Suzanne Moore - If we want a different politics, we need another revolutionary: Freud

If I want to read someone whose work truly explains what is happening now, and who is unsettling and properly radical, it is Sigmund Freud I turn to. It is his work that often explains things I would rather not know but recognise happening around me. I haven’t given up on Karl but Siggy strikes me as the man of the hour, the thinker who underpins how we see ourselves. You don’t read Freud for reassurance, but if you want something profound and dazzling, he’s the man.


To read Freud is to begin to see how the conception of what it is to be a modern person came about. Modernity, if it means anything, means a certain understanding of the process by which we make ourselves who we are: self-reflection. For Marx, reflection leads to inevitably antagonistic class relations. But the working class is a continual disappointment to the left for failing to recognise itself as a class, or to do as it is told.
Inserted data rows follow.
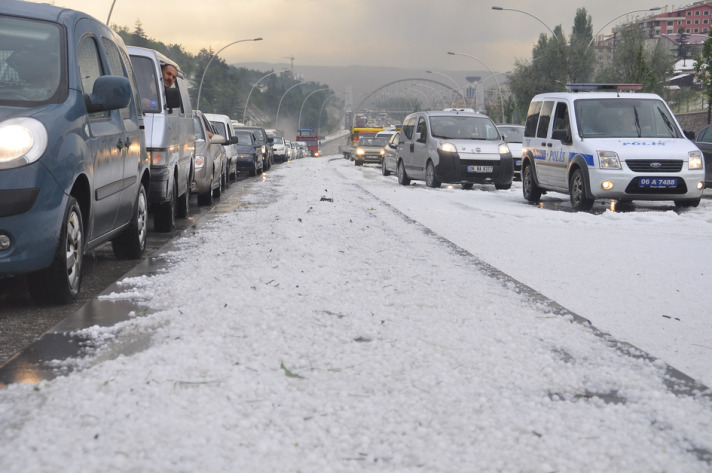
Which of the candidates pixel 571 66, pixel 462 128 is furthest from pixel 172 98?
pixel 571 66

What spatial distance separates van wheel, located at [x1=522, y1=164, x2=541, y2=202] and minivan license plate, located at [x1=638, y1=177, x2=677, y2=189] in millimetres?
2904

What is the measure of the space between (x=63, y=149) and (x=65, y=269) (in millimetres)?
795

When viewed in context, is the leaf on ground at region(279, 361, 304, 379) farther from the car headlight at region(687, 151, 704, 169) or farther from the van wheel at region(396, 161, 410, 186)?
the van wheel at region(396, 161, 410, 186)

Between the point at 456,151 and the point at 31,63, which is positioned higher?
the point at 31,63

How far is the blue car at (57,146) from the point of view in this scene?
5160 mm

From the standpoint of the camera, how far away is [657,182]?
13.3 meters

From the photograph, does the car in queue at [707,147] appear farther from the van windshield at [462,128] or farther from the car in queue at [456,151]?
the van windshield at [462,128]

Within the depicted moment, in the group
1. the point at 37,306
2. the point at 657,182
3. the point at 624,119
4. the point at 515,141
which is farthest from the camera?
the point at 515,141

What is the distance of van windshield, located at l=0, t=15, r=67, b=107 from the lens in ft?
18.9

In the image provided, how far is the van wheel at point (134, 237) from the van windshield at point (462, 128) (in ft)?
43.1

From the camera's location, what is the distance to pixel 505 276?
6566 millimetres

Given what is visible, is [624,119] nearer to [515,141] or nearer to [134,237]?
[134,237]

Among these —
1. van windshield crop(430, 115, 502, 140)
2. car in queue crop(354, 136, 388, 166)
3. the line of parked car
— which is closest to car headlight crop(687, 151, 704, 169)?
van windshield crop(430, 115, 502, 140)

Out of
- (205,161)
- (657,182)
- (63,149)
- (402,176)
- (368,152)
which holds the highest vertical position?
(63,149)
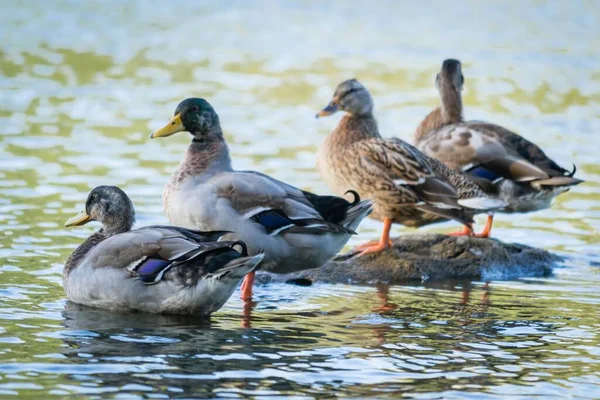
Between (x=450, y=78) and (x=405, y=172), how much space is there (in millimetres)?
2510

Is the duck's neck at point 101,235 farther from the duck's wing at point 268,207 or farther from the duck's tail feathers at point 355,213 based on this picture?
the duck's tail feathers at point 355,213

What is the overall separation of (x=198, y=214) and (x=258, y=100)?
9746 mm

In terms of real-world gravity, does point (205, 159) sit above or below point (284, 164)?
below

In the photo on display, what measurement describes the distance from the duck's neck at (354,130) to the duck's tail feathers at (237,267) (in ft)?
10.6

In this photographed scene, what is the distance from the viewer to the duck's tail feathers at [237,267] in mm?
8047

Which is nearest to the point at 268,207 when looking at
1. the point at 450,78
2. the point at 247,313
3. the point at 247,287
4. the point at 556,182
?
the point at 247,287

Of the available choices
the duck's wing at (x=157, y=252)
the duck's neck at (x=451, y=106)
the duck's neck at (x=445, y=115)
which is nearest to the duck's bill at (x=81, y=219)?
the duck's wing at (x=157, y=252)

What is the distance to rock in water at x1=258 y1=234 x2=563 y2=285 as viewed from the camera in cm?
1028

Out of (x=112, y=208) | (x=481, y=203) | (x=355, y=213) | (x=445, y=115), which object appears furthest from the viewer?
(x=445, y=115)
This, we are told, is the fault lately of the mainstream media, the BBC and centrist politicians, but it is in fact a global phenomenon. Freud actually understood that it is part of being human to crave authority.

He saw rationality as a veneer; underneath we are a mass of drives and contradictions. We are unknowable to ourselves, unbiddable even. Sure, Freud had his faults – a chancer trying to raise a growing family in turn-of-the-century Vienna, inventing a science that was based on conversations between men about the lives of women – but look at what he taught us. Narcissism. Repression. Nostalgia. How patriarchal laws are passed unconsciously.

Look at our current politics, now based on “taking back control”. Freud warned that nostalgia was a yearning for something that had never been, a melancholia. As a Jew, his account of childhood is like that of any outsider needing to assimilate. Feminism is also a movement about not being allowed, or being unwilling, to assimilate into a patriarchal society. Anyone who reads Freud’s famous case study Dora will see a young woman who would not play the game, who refused to be an object of exchange between powerful men, who found a voice. She is a precursor of the #MeToo movement.